The walk to the doors was almost as scary as the drive to the store. The lot was only partially plowed and I had to trudge through deep mounds to get to the sidewalk. Under all the snow was hiding a slick sheet of ice. Inside the store was dead of activity. Cashiers and front-end clerks were wandering around with nothing to do. I found A's manager and asked the question, "Considering the nasty driving conditions and lack of customers in the store, would it be possible for A to leave a half hour early?" You'd of thought I'd asked her for the moon. The amount of umming and ahhing and whining that came from this woman's mouth astounded me. I gave up and sat on a bench at the front of the store and waited. Finally, fifteen minutes later, she decided that yes, Amanda could leave.
A deep breath to brace myself for the tension filled drive home and A and I left the building. Amanda immediately slipped on the hidden ice and fell. I had forgotten to warn her. Thankfully she didn't hurt herself badly, but later felt a bit bruised and sore. We got the van cleared off of the incredible amount of snow and ice that had accumulated in only a half hour and jumped in. I started the van and turned the wipers on. They didn't budge. Nothing. I got out and banged them free of a few stubborn ice crystals. Back in to try again. Nothing. I was getting angry. I shut of the engine and told Amanda that I thought we would probably have to call a taxi and come back for the van in the morning. More aggravation. In one last attempt I started the engine and tried the wipers.

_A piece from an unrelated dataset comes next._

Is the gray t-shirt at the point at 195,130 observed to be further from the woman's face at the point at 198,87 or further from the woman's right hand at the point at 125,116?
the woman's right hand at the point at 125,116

They worked! I guess the threat of spending a night alone in the cold, dark parking lot scared them!
Now, just to drive home.............
We arrived at 7:30. Typically a less than ten minute drive in thirty minutes. Drive, first gear, second, third, drive....we had repeated the routine many times up and down hills and around corners and we made it. Average speed about 10 mph. No warning lights from the dashboard. Home felt good.
Friday and Saturday were spent in a frantic combination of shoveling and key work. Every part of me aches. Well nearly. Shoulders, arms, wrists, fingers, back, knees, ankles. I've spent a total of 12 hours each day either moving snow, clearing cars, or standing at a workbench. As of Saturday night, two sets of keys are completed. I'll be finishing the other two sets today. Monday I'll make my shipper happy when I arrive with four large boxes. Then it'll be off to two tunings. Two on Tuesday, too. And another Wednesday morning.
Today's forecast is for a Nor'easter. Up to another four inches of snow, sleet, maybe turning to rain then back to sleet again. High winds. Amanda is scheduled to work from 3 p.m. to 8 p.m. I woke up to an odd blue-gray cast to my room. I looked over at the clock. It was 6:30 a.m. I looked towards the windows. Couldn't see a thing. They were completely glazed over with fine snow. Upon a quick check through the somewhat clear kitchen windows, I see that the plow came sometime during the night. But most of the front road is covered back in with the blowing and drifting snow. It's difficult to tell that it was once plowed. The back road where my driveway turns from has not been plowed yet. It's almost a foot deep in drifts. I'm doubting that Amanda will have transportation to work today!